Si l’on regroupe ces différents problèmes on peut en conclure que sans ses joueurs titulaires le Milan ne peut pas rivaliser avec les grands clubs, l’effectif n’est pas complet pour réellement prétendre à jouer sur plusieurs tableaux à la fois lors d’une saison. Ce qui parait assez déroutant en sachant que le Milan fait partie du gotha des grands clubs européens…

Mais dans le onze titulaire un joueur important manque, l’attaquant, depuis le départ de Shevchenko. Le Milan est à la recherche d’un attaquant de classe mondiale qui marque pratiquement toujours. Actuellement le secteur offensif est bien fourni mais chaque joueur à ses qualités:

Huntelaar: le chasseur, un véritable renard des surfaces mais qui ne s’est pas encore bien adapté au championnat italien.

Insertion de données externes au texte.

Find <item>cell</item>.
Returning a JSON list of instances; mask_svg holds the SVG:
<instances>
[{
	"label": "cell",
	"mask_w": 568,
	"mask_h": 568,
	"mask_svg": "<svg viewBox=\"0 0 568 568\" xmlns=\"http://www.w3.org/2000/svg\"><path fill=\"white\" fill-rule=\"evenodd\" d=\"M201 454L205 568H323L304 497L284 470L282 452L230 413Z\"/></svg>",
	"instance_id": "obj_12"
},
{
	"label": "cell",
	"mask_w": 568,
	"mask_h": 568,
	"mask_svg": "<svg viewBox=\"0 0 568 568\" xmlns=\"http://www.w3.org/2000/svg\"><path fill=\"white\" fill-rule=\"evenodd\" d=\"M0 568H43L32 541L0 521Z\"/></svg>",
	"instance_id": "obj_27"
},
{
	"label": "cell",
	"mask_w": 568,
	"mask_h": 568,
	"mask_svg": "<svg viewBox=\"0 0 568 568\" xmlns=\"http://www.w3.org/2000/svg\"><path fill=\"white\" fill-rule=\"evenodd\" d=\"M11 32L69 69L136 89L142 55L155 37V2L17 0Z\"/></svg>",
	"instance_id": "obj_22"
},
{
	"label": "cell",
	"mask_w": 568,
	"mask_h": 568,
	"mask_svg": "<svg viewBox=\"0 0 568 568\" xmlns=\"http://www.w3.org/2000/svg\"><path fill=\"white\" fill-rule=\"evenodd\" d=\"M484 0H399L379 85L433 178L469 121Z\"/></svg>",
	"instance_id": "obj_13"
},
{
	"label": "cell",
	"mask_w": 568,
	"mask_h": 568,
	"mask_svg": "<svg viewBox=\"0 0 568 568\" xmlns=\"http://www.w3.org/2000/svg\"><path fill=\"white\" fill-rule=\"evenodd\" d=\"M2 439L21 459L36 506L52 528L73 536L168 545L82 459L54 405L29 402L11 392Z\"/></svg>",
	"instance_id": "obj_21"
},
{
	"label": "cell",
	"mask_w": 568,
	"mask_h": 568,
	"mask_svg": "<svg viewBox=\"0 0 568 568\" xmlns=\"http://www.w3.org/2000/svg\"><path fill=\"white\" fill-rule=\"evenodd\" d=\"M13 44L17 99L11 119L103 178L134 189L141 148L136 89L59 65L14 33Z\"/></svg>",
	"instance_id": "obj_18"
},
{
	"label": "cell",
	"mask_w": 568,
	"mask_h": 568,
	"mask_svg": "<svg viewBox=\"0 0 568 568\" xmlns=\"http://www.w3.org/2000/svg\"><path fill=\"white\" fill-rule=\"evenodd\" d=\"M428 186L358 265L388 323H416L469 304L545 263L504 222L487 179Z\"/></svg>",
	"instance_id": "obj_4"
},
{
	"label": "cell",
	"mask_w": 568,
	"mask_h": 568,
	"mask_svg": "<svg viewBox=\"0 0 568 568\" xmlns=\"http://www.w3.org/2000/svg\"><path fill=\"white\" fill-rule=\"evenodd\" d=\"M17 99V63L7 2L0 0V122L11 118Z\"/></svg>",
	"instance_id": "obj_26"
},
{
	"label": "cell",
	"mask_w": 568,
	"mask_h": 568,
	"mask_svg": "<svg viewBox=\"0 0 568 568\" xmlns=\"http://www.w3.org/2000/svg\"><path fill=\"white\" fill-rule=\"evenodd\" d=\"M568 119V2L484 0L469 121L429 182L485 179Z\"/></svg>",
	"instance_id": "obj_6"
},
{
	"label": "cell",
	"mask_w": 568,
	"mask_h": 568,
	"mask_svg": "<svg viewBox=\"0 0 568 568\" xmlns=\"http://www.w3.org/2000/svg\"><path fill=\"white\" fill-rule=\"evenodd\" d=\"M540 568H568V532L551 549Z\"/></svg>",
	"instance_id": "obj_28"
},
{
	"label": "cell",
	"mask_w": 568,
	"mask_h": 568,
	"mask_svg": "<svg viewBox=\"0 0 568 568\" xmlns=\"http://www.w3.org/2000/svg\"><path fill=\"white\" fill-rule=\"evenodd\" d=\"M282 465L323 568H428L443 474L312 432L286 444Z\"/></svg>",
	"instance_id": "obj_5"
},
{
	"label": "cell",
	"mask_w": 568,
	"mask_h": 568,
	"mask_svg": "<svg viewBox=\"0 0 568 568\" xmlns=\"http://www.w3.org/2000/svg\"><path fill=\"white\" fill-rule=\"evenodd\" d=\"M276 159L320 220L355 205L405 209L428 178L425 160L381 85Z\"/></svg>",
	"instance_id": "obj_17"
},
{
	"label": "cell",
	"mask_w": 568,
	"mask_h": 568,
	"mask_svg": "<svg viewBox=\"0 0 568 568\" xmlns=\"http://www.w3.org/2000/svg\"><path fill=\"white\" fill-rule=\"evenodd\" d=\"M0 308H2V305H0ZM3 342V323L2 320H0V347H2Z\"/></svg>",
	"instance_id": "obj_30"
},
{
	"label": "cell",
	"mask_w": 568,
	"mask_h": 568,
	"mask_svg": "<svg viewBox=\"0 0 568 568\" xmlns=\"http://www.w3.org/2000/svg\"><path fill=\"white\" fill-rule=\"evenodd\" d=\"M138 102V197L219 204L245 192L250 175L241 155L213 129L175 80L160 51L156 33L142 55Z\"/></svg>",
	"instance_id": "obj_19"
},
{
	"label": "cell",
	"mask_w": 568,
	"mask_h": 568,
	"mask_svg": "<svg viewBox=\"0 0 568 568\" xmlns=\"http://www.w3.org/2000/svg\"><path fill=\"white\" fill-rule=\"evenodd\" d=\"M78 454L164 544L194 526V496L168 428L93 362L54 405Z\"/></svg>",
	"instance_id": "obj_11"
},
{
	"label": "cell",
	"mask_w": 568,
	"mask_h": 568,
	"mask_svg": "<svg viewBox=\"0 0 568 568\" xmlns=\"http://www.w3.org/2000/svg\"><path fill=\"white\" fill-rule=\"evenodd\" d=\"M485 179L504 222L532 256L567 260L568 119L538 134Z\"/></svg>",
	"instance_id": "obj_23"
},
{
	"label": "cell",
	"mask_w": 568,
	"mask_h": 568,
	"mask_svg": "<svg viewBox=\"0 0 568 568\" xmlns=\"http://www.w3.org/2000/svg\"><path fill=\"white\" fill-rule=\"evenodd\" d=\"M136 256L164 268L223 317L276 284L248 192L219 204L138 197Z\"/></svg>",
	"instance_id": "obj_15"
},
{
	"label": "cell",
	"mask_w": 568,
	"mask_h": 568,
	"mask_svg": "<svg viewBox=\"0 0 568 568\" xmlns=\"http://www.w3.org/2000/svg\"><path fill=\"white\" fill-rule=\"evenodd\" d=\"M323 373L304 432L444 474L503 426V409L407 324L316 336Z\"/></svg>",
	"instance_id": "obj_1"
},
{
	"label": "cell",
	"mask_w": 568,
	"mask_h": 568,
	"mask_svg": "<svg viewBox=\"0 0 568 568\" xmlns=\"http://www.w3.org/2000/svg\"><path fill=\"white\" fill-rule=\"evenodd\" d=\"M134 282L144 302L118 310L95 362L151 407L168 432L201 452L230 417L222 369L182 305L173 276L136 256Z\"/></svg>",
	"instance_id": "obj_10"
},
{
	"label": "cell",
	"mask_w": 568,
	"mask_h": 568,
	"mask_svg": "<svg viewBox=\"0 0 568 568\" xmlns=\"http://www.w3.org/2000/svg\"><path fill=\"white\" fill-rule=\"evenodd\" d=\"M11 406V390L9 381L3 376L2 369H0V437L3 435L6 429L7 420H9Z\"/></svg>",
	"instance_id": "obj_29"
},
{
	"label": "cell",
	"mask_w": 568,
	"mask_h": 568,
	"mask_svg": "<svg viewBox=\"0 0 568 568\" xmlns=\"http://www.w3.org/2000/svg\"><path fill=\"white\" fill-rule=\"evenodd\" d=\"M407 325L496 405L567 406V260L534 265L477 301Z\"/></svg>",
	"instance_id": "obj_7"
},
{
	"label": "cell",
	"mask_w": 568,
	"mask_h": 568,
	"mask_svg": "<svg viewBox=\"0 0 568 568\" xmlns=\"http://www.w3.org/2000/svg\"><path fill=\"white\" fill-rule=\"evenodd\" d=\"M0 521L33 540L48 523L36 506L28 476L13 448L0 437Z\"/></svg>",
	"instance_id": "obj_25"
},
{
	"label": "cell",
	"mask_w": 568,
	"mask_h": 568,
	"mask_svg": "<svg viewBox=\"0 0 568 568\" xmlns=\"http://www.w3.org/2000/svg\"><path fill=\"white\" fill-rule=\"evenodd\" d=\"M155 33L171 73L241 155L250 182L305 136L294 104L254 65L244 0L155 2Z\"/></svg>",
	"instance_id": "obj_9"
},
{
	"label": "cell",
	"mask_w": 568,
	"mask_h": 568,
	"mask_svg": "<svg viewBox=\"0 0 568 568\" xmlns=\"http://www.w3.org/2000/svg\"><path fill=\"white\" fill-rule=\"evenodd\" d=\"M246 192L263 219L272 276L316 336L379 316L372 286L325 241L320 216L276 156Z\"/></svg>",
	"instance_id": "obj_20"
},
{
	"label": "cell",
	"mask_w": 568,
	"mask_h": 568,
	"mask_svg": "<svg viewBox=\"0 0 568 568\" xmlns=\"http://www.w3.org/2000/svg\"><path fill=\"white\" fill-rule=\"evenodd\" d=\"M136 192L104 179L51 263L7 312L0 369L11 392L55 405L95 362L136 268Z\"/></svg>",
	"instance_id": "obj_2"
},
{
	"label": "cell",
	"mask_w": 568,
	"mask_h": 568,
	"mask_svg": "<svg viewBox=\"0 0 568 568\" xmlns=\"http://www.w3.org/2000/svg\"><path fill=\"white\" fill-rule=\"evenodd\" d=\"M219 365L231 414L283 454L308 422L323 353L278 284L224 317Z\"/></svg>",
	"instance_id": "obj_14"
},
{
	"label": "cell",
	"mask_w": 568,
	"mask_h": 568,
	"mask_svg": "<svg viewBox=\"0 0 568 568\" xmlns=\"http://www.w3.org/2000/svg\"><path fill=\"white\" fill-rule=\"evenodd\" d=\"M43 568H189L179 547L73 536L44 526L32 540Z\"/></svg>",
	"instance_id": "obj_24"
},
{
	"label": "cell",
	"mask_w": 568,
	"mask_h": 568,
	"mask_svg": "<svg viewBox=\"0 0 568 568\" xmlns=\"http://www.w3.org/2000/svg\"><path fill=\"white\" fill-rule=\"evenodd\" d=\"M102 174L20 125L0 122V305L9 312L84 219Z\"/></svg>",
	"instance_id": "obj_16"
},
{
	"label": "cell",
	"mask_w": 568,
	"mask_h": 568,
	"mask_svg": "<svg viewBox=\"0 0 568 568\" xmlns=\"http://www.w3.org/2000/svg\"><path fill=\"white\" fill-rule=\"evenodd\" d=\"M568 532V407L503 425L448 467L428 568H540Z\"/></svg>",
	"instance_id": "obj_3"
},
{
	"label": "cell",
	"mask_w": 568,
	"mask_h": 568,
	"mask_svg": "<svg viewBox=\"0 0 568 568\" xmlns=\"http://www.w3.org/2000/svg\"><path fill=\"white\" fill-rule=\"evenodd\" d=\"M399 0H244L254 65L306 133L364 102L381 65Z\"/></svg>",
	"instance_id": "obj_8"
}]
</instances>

Inzaghi: l’éternel, le buteur, Super Pippo tout simplement, très décisif mais ses 36 ans commencent à se faire sentir et il ne pourra éternellement jouer les sauveurs.

Borriello: le physique, la technique mais pas assez décisif et maladroit quelques fois.

 Le Milan reste un grand club d’Europe mais pour faire face aux nombreux problèmes internes et externes, il doit réagir et maintenant. Il faut commencer à penser au futur et remplacer peu à peu l’ossature des années Ancelotti qui commence à logiquement à prendre de l’age. Le Milan possède des joueurs de grandes qualités et de très bonnes bases mais qu’il faut consolider en incorporant des pousses de la Primavera (Zigoni, Albertazzi), ou en les faisant revenir de prêt (Paloschi pour ne citer que lui par exemple), et en achetant des nouveaux joueurs à prix raisonnable, prêts à tout donner pour retrouver de la continuité, le goût du succès et de la victoire.